The Nicaraguan Student who Became a Nurse by Accident

Isamar Javiera Molina Medrano, 24 years old, participating in the marches against the Ortega regime in April 2018 Foto: La Prensa

 

“For us, the children born there [on the barricade] were like a miracle, like hope, because the government wanted to take our lives and we helped others enter this world,” – Isamar Javiera Molina Medrano

 

By Mynor Garcia  La Prensa

HAVANA TIMES – Isamar Javiera Molina Medrano, 24, hoped to go into marketing, but the repression unleashed by Ortega repression beginning last April 18th ended her dream.

Molina was in the second year of her university studies, but after the attempted reforms to the Nicaraguan Institute of Social Security (INSS), she decided to take to the streets to demonstrate. Later, having raised her voice against the dictatorship forced her into exile in Costa Rica.

“I am against social injustice and my father is retired and I knew that [the cut in pensions] would affect him, so I joined the demonstrations on April 19,” she says.

At the beginning of the protests, she carried the Nicaraguan flag and a banner to express her repudiation of the regime, but by the end of April she was armed with a homemade mortar. “We couldn’t move without something (to protect us), because the Sandinistas were always looking to repress us once we were out on the streets. Many people were beaten,” she says. In June, she left her home and settled in at the barricades at the San José School, which became her second home. She says her parents didn’t want her to speak out against the dictatorship, because they feared the worst. Molina is the mother of a four-year-old girl.

“They asked me to stop protesting — for my daughter, because if something happened to me, she was going to be left alone, but I decided to continue so that she would grow up in a free country – and also for my own future. We can not continue like this, ” she laments.

Doctor by coincidence

Molina says she had no knowledge of medicine, much less how to attend a birth. However, due to the multiple attacks on protesters by the Ortega regime’s paramilitaries, as the number of victims at the San José roadblock increased, she ended up having to offer aide to to many of the injured protesters, and also assisted in the births of four babies born on the barricades.

“I helped clean the women during the births and I also dressed the babies that were born there,” she says. “That made a big impact on me, because I never studied anything about medicine. I feel that in the end I helped save lives. For us, the children born there were like a miracle, like hope, because the government wanted to take our lives and we helped others enter this world. It was like a divine sign,” she says.

Four hours of attack

Molina recalls that on June 12, during one of the armed attacks, she went to rest at the security house near the exit for the town of Jinotepe. The protesters were sleeping on the floor or on mats. At around 4:00 am, she received several text messages advising her that the barricades were being attacked. “I grabbed my mortar, I put on my shoes and someone on a motorcycle gave me a ride,” she says. The attack lasted at least four hours. In this confrontation, two paramilitaries , Guillermo Méndez and Marcos Gutiérrez died. Méndez was known to have worked in the City Hall of Dolores and Gutiérrez belonged to the Association of Retired Military (AMIR). Several protesters were also injured in the attack.

Her escape to Costa Rica

On July 9, Molina was in Jinotepe, where police were all over the streets. Still, she managed to escape with another woman in a taxi to Granada. Four days later, with a number of other protesters, she crossed the border into Costa Rica. Her daughter was left in the care of her parents and her ex-partner. She and the other protesters requested political asylum at the Immigration Office on the Costa Rican border.

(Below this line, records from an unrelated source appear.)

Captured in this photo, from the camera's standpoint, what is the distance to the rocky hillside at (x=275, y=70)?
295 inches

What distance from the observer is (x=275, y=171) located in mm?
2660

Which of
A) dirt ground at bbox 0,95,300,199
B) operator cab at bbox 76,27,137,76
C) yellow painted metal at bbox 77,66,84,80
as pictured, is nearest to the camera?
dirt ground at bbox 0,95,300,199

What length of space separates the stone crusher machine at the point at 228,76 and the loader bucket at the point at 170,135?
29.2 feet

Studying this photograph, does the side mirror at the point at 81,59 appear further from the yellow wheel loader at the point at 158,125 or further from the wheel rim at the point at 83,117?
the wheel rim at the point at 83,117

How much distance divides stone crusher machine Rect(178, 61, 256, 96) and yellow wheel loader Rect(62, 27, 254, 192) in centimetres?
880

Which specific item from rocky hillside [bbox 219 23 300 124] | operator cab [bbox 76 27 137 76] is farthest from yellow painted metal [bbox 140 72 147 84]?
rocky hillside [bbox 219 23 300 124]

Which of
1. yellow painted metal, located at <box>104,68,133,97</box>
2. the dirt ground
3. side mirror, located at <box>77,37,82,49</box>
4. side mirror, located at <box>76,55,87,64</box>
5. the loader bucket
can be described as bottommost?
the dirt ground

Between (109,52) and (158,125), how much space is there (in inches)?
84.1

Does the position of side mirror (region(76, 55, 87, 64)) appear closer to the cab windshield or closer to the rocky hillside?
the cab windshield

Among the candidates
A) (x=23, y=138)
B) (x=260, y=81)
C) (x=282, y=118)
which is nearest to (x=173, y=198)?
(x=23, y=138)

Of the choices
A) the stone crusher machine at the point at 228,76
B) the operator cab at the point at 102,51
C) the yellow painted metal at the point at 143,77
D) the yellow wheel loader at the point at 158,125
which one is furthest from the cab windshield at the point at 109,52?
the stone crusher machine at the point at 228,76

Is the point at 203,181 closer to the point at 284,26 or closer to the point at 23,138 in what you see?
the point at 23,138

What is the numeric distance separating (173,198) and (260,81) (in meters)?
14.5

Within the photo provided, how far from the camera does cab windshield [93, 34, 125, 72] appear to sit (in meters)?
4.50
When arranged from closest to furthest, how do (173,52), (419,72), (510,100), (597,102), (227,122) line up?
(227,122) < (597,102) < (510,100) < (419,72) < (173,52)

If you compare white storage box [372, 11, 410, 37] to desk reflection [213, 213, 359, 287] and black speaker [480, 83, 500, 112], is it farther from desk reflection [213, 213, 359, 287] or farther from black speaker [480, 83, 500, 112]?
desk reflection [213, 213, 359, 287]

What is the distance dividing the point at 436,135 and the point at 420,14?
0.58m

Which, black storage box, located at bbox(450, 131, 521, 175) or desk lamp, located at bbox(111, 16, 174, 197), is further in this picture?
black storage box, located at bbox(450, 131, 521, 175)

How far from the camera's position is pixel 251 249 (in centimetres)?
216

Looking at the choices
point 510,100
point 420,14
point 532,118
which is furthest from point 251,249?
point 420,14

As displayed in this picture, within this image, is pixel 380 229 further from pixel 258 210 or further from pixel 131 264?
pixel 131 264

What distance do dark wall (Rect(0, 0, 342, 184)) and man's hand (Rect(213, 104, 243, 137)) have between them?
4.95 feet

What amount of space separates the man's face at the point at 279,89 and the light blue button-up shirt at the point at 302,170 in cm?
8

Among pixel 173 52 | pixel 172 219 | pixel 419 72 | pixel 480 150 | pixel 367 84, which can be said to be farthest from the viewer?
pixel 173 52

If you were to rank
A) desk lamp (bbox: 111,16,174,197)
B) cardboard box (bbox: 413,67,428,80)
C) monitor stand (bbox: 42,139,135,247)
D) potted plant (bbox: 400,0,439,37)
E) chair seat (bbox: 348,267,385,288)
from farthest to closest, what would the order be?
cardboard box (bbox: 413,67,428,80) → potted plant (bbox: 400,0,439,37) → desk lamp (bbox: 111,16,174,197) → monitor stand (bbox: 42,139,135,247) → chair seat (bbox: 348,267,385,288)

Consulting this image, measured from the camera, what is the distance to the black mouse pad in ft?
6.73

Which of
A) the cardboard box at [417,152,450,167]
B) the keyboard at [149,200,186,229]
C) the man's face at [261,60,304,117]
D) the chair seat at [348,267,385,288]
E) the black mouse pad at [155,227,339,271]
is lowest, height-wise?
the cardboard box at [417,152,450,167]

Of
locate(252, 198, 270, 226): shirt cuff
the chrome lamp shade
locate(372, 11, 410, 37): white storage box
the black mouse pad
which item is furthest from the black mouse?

Molina slept on the floor there for three days, and was in a shelter for more than two weeks, when she and her current partner decided to rent a room. She now has a work permit, and survives by selling atolillo and arroz de leche, as well as handicrafts. Her partner works at a hardware store.

Leaving the country and her family, particularly her daughter, was a very difficult decision to make. “Whether you are near or far, you never stop being a mom and every moment I am thinking about my daughter and my family. For my safety, I knew I had to leave the country,” she says. Her dream is to be able to return to Nicaragua, reunite with her family and return to her studies.